In other words, "free trade" is a license to steal, plunder, exploit, pollute, and overall operate unrestrained, the sole consideration being maximum profits, no matter how gotten.
As a result, level playing fields don't exist. Jobs are exported and destroyed. Corporate giants alone win, trade managed solely for their benefit. An Economic Policy Institute (EPI) study showed NAFTA-related imports cost America 879,280 jobs in its first decade, besides downward pressure on wages and benefits. Saying FTAs will create them is deceptive hooey, a big lie based on historical experience, instructive for Korean and American workers as Washington pressures Seoul for a deal, a KORUS-FTA.

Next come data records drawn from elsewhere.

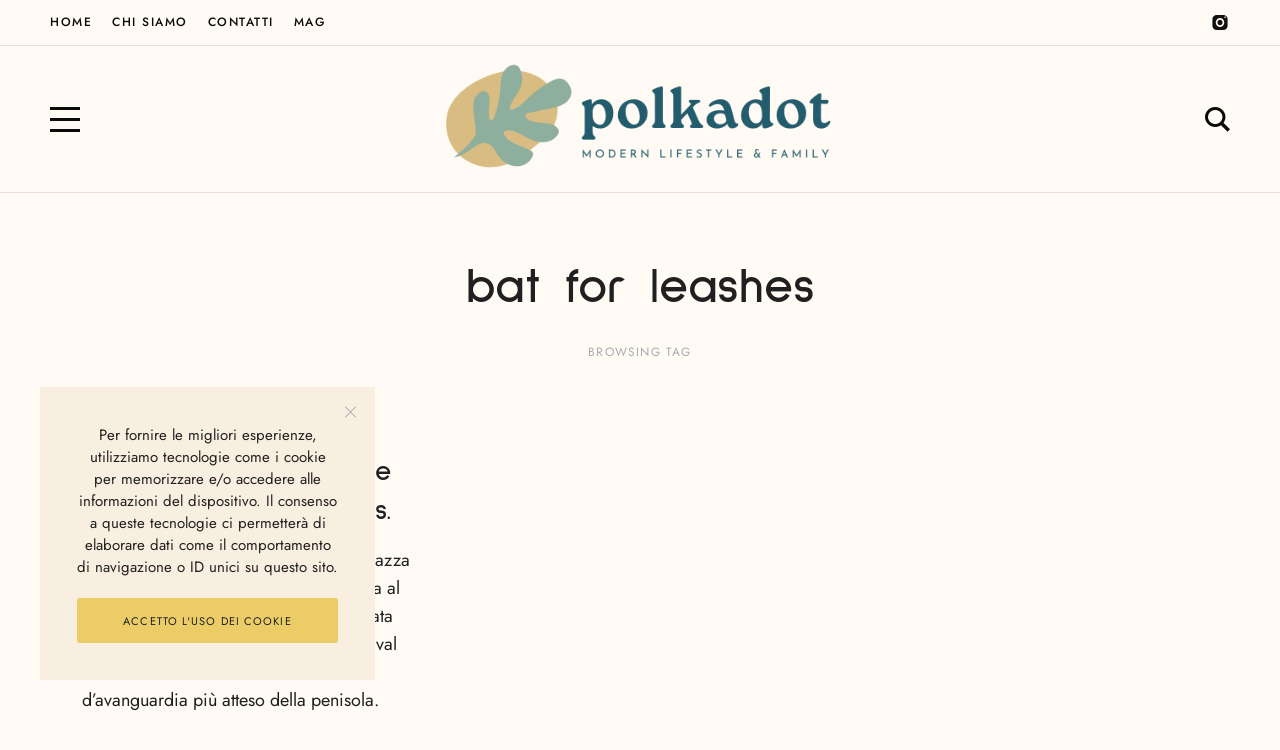

--- FILE ---
content_type: text/css
request_url: https://www.polkadot.it/wp-content/plugins/ggt-addon/assets/css/flexslider.css?ver=1.0
body_size: 1204
content:
/*
 * jQuery FlexSlider v2.6.0
 * http://www.woothemes.com/flexslider/
 *
 * Copyright 2012 WooThemes
 * Free to use under the GPLv2 and later license.
 * http://www.gnu.org/licenses/gpl-2.0.html
 *
 * Contributing author: Tyler Smith (@mbmufffin)
 *
 */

If agreed, EPI estimates that imports will displace around 888,000 existing or potential US jobs by 2015, causing a net 322,000 loss, the differential over export produced ones. Obama said he wanted a Bush negotiated KORUS voted on by Congress by early 2011 the latest after unspecified modifications were made. However, the current text replicates NAFTA and DR-CAFTA, contradicting his promise to use trade as a vehicle to create jobs, assure worker rights, protect ecological sustainability, and ensure financial stability.
As in America, worker rights violations, for example, are widespread in Korea. Authorities use their "obstruction of business" law to imprison labor leaders and employers, often using police repressively against union activity. America is more subtle for similar results, organized labor here a shadow of its former self.
The 2007 KORUS text also prohibits restriction sizes of financial institutions or limitations on services they can provide. Moreover, there's no control over risk, speculative derivatives trading, or destabilizing capital flight. Yet both countries have since implemented new stability and regulatory measures, conflicting with the original agreement. Some of Korea's, however, were loosened, not tightened, and America's financial reform is more business as usual than change.